• _Your goal_
In the material below, how many lines contain the word "spectrum"? The reply must be that number alone.

• _Records for processing_
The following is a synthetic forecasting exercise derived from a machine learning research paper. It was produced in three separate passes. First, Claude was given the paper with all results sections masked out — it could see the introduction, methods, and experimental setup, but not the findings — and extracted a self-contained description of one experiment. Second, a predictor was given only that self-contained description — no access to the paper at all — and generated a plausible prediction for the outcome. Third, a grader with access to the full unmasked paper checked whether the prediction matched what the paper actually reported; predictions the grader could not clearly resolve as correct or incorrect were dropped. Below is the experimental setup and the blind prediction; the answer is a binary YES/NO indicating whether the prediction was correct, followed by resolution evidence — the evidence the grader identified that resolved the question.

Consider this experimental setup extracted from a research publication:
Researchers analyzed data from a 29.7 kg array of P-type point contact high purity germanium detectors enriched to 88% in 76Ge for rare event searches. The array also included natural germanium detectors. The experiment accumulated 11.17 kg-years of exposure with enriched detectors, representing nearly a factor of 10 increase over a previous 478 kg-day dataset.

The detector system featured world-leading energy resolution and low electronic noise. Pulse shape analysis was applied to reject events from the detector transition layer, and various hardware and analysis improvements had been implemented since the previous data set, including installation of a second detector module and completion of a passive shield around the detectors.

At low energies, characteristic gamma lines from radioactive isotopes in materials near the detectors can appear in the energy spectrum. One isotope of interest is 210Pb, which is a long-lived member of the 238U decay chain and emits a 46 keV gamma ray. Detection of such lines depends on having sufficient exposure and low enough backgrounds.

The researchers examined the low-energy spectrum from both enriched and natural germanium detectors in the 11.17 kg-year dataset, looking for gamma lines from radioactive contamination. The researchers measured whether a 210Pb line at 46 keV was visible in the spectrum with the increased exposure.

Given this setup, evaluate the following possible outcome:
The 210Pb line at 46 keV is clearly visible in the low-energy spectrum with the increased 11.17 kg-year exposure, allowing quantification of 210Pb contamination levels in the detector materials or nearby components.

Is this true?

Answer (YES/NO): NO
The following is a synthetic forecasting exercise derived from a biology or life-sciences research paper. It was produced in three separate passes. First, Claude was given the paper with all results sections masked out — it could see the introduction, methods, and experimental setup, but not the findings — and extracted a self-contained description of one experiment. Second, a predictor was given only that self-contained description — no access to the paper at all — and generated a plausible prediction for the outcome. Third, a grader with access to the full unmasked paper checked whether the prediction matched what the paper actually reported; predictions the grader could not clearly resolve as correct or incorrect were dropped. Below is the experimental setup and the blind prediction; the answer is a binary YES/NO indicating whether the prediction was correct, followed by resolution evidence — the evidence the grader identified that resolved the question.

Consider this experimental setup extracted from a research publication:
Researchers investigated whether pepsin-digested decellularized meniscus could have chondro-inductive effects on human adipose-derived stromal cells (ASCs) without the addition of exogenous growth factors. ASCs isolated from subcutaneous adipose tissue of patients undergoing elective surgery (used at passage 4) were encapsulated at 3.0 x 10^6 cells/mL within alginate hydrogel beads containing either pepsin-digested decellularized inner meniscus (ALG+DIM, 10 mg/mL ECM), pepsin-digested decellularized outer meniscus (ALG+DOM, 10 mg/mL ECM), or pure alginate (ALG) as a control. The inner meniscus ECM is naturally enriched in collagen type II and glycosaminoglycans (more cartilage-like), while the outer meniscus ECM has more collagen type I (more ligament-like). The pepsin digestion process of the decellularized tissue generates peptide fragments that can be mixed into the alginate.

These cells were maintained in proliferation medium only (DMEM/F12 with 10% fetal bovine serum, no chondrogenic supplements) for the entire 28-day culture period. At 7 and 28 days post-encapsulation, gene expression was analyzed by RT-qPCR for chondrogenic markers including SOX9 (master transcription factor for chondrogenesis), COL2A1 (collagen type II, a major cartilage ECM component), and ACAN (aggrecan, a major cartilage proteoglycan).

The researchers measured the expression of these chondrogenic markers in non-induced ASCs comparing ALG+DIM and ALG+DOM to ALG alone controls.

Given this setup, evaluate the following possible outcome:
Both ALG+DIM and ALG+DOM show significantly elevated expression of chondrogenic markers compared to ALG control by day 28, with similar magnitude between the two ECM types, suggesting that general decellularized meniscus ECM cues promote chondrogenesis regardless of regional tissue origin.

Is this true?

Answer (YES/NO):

• _Answer for the task_
3